The photos she took and subsequent images of those who remain led to her first solo exhibition at the Runanga Vanaanga - National Museum in Rarotonga this week.
"It was really quite poignant because it made me think that, wow, people really wanted to leave and these homes were quite old as well which also told me that they hadn't been back in years," she said.
The exhibition has raised so much interest about the urgent national problem of depopulation, the 21 year old artist is giving a talk at the end of this week to explain her work.
Mangaia, the most southerly of the Cook Islands, is representative of many in the island group whose young people, with the ease of New Zealand passports, move abroad for education and jobs or at least to the brighter lights of Rarotonga.
After Mangaia's pineapple industry declined in the 1980s its population reduced from 1500 to just under 500.
But Ms Syme-Buchanan's melancholic images of decaying homes are brightened by other photos of traditional activities that still continue.
"I wanted to take things that were quite unique to Mangaia like some of the food, the markets and also some of the things that they do to preserve their traditions like for example, in Mangaia when it rains they go out to get pupu which is a type of snail and they collect these snails and they sell necklaces from them and they make a living.
"I wanted to show agriculture is one thing that may be a solution for Mangaia because it is the island's strength, it is known as the food bowl of the Southern Group and so that's what they need to go back to.
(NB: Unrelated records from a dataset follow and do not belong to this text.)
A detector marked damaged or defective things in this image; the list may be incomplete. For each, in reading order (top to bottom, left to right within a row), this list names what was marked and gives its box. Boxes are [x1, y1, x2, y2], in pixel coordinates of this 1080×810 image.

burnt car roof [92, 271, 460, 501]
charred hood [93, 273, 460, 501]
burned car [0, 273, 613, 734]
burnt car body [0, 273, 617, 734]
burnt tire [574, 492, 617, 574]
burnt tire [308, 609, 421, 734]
Ms Syme-Buchanan hoped people would be able to see, through her images, that people, with support, can sustain a living on the island.
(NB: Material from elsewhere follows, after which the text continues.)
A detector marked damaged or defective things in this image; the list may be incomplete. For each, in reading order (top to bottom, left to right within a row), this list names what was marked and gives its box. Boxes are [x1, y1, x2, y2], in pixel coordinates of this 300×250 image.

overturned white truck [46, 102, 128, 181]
"What I want them to take away from it is, that despite our country being absolutely stunning , you know, with our sunsets and our mountains and our people, that while this is something that's very real, we need to start doing something about it especially our government.
"In Mangaia there's no doctor, there's no dentist and these are the sort of things that are basic public health services that any island needs but there's none of that."
Ms Syme-Buchanan has her own suggestions for turning the tide on young people leaving places like Mangaia.
She would like to see the government and businesses offering internships to young graduates to encourage them home.
As a recent graduate herself, she's hoping to return to set up her own business in the Cook Islands.